PROBLEM STATEMENT
In the listing below, please print the line that contains "Given what you" and every line that follows it, exactly.

TASK DATA
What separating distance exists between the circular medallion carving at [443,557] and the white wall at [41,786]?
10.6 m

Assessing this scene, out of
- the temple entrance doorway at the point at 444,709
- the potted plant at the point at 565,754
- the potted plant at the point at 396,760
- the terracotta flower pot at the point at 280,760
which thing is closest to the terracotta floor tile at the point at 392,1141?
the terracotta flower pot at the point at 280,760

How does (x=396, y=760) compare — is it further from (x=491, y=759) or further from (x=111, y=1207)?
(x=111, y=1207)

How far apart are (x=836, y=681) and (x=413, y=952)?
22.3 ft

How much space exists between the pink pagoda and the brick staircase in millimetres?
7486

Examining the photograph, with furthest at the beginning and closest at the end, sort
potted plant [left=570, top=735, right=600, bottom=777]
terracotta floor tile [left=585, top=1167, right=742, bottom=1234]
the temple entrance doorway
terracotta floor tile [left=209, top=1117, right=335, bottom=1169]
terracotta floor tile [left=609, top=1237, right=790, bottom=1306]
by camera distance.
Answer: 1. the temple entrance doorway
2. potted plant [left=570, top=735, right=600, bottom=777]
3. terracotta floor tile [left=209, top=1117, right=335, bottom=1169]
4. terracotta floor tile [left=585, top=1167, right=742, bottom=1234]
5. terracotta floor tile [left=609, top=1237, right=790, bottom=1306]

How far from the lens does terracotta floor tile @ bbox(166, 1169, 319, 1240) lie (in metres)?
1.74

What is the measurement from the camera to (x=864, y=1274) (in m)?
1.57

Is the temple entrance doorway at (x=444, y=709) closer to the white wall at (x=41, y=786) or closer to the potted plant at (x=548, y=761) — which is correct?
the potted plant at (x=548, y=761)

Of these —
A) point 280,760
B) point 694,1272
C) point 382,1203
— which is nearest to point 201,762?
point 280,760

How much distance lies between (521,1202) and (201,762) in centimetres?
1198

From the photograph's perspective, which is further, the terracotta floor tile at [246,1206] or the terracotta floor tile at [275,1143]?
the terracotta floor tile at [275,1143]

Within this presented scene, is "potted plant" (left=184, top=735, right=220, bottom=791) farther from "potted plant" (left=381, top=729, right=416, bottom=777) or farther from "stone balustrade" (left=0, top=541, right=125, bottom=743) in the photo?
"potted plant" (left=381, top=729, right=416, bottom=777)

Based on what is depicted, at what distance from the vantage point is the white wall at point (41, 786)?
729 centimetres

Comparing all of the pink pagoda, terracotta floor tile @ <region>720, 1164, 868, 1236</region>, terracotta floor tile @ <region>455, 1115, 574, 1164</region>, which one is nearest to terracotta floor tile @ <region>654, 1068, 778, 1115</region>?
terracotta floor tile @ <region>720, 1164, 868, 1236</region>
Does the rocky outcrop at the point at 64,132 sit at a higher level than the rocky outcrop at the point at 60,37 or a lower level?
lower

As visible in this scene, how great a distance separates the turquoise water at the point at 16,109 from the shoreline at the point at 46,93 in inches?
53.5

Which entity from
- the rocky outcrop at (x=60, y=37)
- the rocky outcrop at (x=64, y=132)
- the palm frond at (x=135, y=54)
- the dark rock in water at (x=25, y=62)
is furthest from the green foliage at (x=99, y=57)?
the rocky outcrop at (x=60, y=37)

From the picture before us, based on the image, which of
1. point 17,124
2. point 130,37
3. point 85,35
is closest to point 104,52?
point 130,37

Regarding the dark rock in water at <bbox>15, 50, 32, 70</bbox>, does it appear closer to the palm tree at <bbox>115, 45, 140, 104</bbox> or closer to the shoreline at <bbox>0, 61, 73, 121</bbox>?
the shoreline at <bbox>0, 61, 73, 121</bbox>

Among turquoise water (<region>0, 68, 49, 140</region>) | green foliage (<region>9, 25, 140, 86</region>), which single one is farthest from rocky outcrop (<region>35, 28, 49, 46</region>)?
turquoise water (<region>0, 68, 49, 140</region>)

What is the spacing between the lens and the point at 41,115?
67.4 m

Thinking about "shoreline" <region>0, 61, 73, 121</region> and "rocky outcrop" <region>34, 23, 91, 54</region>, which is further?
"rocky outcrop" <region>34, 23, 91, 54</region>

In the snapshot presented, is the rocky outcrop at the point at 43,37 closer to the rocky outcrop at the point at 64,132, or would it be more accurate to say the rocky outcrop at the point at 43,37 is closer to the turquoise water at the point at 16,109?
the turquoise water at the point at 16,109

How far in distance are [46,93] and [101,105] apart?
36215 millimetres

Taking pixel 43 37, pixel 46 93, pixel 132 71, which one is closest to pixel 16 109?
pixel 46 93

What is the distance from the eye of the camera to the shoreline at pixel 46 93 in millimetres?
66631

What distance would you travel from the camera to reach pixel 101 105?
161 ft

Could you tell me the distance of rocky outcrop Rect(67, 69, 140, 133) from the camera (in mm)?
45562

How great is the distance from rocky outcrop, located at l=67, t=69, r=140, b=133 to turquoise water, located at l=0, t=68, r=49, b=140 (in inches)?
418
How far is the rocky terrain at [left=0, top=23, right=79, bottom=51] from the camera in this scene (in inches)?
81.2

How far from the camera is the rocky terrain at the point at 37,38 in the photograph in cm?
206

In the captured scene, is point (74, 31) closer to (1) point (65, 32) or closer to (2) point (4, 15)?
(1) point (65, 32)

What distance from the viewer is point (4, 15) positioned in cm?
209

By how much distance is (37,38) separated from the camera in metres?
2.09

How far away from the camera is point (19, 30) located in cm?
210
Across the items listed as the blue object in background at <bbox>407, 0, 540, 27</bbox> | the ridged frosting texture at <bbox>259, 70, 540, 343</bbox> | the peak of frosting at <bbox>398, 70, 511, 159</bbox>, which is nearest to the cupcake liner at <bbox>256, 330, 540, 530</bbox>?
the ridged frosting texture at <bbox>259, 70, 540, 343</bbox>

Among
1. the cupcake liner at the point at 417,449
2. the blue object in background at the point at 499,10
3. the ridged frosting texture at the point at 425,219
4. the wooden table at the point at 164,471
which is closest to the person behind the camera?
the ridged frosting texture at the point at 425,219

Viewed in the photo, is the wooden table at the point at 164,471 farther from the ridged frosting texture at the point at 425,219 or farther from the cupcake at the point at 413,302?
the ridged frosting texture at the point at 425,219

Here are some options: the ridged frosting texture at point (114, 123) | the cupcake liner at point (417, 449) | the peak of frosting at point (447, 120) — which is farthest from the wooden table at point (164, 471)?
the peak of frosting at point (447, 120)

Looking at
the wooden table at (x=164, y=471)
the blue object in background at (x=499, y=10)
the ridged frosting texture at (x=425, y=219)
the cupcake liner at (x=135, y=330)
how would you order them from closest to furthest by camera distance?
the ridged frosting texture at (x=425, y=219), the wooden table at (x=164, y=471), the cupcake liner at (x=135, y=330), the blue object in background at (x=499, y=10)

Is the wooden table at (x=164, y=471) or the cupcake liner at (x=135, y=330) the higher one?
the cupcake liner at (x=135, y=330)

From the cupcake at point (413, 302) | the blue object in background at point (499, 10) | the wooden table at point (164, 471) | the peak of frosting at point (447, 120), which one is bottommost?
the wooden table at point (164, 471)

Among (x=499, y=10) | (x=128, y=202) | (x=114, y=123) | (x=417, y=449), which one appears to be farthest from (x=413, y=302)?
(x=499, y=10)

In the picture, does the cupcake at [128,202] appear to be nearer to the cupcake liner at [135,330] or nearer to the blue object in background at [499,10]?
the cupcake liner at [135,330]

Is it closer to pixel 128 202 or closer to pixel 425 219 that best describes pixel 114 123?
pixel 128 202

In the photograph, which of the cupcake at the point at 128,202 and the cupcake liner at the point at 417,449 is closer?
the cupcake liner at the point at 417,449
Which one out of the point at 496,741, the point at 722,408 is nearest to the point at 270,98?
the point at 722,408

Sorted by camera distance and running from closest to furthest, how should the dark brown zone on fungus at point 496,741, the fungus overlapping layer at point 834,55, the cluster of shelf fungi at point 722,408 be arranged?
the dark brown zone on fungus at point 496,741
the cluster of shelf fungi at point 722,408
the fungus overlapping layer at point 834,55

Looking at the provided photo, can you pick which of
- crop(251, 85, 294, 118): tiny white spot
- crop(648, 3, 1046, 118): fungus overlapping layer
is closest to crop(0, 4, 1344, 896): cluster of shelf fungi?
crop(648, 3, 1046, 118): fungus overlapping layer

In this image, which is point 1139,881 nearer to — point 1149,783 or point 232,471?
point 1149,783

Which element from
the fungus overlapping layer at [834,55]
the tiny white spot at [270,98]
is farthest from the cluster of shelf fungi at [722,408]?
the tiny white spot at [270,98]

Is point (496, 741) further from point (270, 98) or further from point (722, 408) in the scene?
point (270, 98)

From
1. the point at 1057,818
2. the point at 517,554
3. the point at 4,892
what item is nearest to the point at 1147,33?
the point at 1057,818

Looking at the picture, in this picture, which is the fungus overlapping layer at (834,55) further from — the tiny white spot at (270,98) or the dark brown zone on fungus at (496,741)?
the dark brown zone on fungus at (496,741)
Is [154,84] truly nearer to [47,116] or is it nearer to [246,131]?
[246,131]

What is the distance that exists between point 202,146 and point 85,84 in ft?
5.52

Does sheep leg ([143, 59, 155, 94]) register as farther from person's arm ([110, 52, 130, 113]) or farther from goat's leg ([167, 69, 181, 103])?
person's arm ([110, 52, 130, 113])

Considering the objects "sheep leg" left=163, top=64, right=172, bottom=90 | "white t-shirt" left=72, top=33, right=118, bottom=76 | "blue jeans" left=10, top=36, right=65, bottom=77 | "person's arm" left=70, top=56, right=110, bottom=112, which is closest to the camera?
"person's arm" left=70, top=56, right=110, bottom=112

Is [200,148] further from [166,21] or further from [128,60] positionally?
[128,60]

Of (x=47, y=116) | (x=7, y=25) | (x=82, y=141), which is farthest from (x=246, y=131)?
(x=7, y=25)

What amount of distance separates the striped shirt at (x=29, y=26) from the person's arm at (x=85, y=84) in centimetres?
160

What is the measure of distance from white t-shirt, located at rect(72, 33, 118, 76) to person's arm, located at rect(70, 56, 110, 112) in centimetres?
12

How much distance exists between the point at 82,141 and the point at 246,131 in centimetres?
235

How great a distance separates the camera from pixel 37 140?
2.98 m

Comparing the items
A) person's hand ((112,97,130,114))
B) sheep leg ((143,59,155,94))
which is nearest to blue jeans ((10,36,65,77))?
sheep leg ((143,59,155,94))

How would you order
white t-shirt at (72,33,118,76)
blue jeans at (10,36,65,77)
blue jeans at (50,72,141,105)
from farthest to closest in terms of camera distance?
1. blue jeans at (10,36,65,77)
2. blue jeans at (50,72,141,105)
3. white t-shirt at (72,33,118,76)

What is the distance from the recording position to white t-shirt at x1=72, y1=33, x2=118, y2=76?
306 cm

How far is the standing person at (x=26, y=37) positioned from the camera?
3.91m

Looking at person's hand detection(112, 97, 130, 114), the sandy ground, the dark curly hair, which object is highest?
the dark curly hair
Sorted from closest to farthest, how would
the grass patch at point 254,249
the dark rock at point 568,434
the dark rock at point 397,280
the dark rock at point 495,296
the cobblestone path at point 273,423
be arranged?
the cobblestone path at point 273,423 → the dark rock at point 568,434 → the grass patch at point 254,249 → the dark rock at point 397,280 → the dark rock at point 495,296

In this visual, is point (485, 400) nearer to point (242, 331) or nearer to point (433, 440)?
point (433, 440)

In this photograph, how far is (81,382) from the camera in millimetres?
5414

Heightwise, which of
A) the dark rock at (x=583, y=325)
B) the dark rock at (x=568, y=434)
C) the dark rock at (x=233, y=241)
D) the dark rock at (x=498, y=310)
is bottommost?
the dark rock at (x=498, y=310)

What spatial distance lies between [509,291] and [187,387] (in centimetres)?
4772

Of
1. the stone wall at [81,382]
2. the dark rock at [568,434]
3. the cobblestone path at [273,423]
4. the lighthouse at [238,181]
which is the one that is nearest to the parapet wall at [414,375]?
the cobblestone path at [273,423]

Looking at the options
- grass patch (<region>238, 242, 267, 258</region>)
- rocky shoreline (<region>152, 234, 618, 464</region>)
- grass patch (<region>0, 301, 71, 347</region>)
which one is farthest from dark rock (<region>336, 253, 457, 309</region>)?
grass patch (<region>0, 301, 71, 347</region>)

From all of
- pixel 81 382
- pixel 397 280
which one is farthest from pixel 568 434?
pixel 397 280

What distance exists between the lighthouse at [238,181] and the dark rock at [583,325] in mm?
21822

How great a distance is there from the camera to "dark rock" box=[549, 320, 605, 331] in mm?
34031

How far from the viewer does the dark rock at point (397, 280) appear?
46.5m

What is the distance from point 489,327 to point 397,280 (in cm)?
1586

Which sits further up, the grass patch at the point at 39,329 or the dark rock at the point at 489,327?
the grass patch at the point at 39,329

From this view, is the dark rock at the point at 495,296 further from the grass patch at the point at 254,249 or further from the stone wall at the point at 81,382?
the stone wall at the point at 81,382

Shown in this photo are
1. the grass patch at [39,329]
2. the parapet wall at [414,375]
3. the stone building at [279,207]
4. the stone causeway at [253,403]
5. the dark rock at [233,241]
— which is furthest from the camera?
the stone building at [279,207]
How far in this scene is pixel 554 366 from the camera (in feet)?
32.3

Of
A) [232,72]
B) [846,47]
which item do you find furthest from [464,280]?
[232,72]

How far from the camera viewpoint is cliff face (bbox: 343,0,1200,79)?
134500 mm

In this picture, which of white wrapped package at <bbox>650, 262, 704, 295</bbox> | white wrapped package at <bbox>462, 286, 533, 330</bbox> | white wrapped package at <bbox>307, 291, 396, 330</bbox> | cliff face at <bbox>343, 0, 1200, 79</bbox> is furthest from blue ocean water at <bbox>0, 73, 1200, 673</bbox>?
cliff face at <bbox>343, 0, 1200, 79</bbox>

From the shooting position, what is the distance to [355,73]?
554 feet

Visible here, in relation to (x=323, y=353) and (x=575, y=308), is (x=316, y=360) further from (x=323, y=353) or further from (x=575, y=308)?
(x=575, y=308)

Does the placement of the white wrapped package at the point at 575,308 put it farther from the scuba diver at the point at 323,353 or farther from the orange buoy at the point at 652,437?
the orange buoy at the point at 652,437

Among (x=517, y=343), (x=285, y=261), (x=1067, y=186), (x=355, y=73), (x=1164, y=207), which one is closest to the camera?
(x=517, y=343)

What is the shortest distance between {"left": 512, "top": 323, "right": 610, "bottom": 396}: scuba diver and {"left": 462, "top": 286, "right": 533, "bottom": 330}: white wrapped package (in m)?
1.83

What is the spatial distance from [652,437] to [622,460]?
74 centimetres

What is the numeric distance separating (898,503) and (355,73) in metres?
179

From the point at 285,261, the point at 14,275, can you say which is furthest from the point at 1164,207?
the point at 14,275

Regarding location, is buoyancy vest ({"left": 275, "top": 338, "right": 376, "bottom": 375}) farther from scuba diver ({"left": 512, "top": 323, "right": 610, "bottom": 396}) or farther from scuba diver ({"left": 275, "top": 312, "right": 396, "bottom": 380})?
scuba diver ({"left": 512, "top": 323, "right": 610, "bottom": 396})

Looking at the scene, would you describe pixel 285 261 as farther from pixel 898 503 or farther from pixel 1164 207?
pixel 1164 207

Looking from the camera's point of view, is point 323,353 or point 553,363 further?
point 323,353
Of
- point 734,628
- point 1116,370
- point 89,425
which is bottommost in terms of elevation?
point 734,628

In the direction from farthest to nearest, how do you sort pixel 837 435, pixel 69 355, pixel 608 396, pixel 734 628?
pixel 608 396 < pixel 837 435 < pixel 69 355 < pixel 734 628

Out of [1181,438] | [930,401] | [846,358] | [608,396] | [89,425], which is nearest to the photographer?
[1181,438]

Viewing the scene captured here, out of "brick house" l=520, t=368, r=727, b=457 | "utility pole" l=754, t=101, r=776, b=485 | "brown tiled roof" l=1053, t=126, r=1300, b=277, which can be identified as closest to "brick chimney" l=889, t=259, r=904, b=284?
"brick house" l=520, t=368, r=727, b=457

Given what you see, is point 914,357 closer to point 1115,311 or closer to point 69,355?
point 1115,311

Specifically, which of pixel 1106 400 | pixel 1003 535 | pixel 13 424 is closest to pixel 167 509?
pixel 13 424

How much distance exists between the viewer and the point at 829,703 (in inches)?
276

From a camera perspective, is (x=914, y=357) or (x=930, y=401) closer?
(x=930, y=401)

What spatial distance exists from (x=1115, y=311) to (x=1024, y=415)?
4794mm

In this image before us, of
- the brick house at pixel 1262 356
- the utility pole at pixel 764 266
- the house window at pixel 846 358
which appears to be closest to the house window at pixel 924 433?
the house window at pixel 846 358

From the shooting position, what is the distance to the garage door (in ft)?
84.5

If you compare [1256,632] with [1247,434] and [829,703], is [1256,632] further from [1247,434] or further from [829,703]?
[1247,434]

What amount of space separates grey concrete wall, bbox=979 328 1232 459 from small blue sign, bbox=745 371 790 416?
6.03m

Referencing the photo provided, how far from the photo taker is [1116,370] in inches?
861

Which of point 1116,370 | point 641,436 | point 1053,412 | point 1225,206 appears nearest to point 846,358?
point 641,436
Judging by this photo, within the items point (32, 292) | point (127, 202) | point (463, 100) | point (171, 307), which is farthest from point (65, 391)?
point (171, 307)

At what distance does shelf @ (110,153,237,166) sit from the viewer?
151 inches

SOLUTION TO THE EXERCISE
Given what you see, is point 914,357 closer to point 1115,311 or closer to point 69,355?
point 1115,311

Specifically, which of pixel 1106 400 | pixel 1003 535 | pixel 13 424 is closest to pixel 167 509?
pixel 13 424

How much distance exists between the viewer and the point at 829,703 (in inches)?
276

From a camera perspective, is (x=914, y=357) or (x=930, y=401) closer?
(x=930, y=401)

What spatial distance exists from (x=1115, y=311) to (x=1024, y=415)?
4794mm

In this image before us, of
- the brick house at pixel 1262 356
- the utility pole at pixel 764 266
- the house window at pixel 846 358
which appears to be closest to the house window at pixel 924 433?
the house window at pixel 846 358

From the shooting position, what is the distance to the garage door (in ft)?
84.5

If you compare [1256,632] with [1247,434] and [829,703], is [1256,632] further from [1247,434] or further from [829,703]?
[1247,434]

What amount of space separates grey concrete wall, bbox=979 328 1232 459 from small blue sign, bbox=745 371 790 416?
6.03m

Referencing the photo provided, how far from the photo taker is [1116,370] in inches?
861

Which of point 1116,370 | point 641,436 | point 1053,412 | point 1225,206 appears nearest to point 846,358?
point 641,436
Judging by this photo, within the items point (32, 292) | point (127, 202) | point (463, 100) | point (171, 307), which is farthest from point (65, 391)?
point (171, 307)

At what distance does shelf @ (110,153,237,166) sit from the viewer?
151 inches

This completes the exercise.